### TEXT SECTION
____
What if we threw a twitter and nobody came?

Price shot me an invite for Bluesky and I joined (fuckos, I had been on that waiting list for months!). All this turned out opportune, timingwise, because Meta’s threads thing launched, I think, a day and a half later or something. I joined that too — my cold war against the other tedericks require that I lock down that u-name on pretty much every platform as quickly as I can — and then I went back to Bluesky and watched the Blueskysters (sp.?) hem and haw about whether the (blue) sky was falling, which, arguably, it is. Threads is ugly and bad and besotted with brands and the most irony-averse, therefore-uninteresting user base on the planet, and is thereby absolutely destined to succeed, based on every single thing we know about everything.

On Bluesky, I noodled around, followed some people I knew from the Twitter days and did not follow some other people I knew from the Twitter days, because new social media is good in a lot of ways but one of the best ways is getting to do a revised draft of what kind of timeline you even want to have, in the first place. Not really about avoiding people I don’t like, by the way, so much as just curating the sorts of inputs I want flowing through. In that regard, though, I clearly failed: even in a barebones format, the only thing Bluesky reminds me of today is my Twitter feed, and the corollary realization that I don’t miss Twitter a single fucking bit.

I don’t just mean the end-stage Twitter where the lunatic billionaire manboy was slandering pandemic first-responders and transgender people in the same breath; I don’t even really mean any of the many and various ways in which Twitter was fundamentally bad, over the decade that it was at least interesting. I mean the medium as a mode of discourse itself: boy, seeing something that even vaguely approximated it, on Bluesky, made me feel immediately like that whole way of dialoguing is just old, and used up. And that was before the racists showed up on Bluesky, which they inevitably did, about a day and a half after Threads launched. (Coincidence? Je ne sais pas.)
____
### SET OF TASKS
**1)** Reproduce the stretch from "I don’t just" through "ne sais pas.)" in the post about joining Bluesky and Threads.
**2)** In the post about joining Bluesky and Threads, who showed up on Bluesky about a day and a half after Threads launched?

### RECORDS PROVIDED
____
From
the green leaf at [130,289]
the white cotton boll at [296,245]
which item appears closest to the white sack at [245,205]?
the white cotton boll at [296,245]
____
### COMPLETED EXERCISE
**1)**
I don’t just mean the end-stage Twitter where the lunatic billionaire manboy was slandering pandemic first-responders and transgender people in the same breath; I don’t even really mean any of the many and various ways in which Twitter was fundamentally bad, over the decade that it was at least interesting. I mean the medium as a mode of discourse itself: boy, seeing something that even vaguely approximated it, on Bluesky, made me feel immediately like that whole way of dialoguing is just old, and used up. And that was before the racists showed up on Bluesky, which they inevitably did, about a day and a half after Threads launched. (Coincidence? Je ne sais pas.)

**2)** The racists.